▸ **Текст упражнения**:

━━━━

Я записал телефон, и мы попрощались.
Первый визитЧерез два дня я позвонил своей новой знакомой. Евдокия Николаевна назначила мне день посещения. Вход в коммунальную квартиру, где она жила, был со стороны двора. Я поднялся на второй этаж по плохо освещённой лестнице и позвонил. Через некоторое время послышались шаги, и сестра Павла Николаевича провела меня по длинному, заставленному старой мебелью, коридору в свою комнату. Собственно, комнат было две, но одна из них, совсем маленькая, не имела окна. Повидимому, в прежние времена она служила кладовкой. Попасть туда можно было через вытянутую, с одним окном проходную комнату, в которой жила хозяйка. В этой комнате имелся совсем маленький — размером 1,5 на 1,5 метра — "карман", в котором была устроена кухня. Там стояла газовая плита на две комфорки, висела полка для посуды. В этой кухоньке тоже было окно. Окна выходили во двор, где постоянно шумели грузовые машины, обслуживающие магазин и молочное кафе, вход в которые был с Невского проспекта. Кроме того, каждые два часа до поздней ночи перед окном Евдокии Николаевны двигалась толпа зрителей, выходящих из кинотеатра.

━━━━

▸ **Исходные данные**:
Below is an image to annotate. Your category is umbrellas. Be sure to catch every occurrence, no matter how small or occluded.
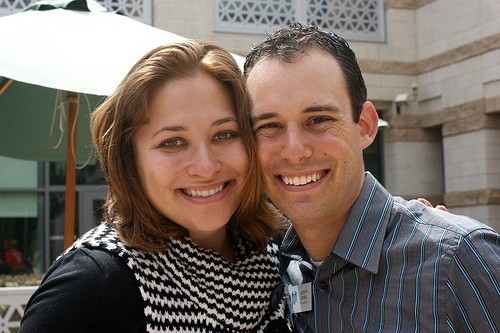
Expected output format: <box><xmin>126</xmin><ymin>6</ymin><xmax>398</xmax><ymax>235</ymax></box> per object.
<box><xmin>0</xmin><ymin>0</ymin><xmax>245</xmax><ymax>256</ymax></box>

━━━━

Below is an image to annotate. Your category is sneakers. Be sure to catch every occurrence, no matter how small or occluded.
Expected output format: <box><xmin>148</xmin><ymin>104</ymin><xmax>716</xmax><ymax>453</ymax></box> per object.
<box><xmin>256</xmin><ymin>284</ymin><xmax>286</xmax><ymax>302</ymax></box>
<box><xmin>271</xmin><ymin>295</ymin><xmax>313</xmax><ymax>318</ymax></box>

━━━━

▸ **Что сделать**:
Ответьте на вопросы по тексту о первом визите.
1. Через сколько дней после прощания был сделан звонок Евдокии Николаевне?
2. На какой этаж пришлось подняться, чтобы попасть в квартиру?
3. Какого размера был «карман», в котором была устроена кухня?
Отвечайте только по тексту, не используя записи.

▸ **Ваше решение**:
1. Через два дня.
2. На второй этаж.
3. 1,5 на 1,5 метра.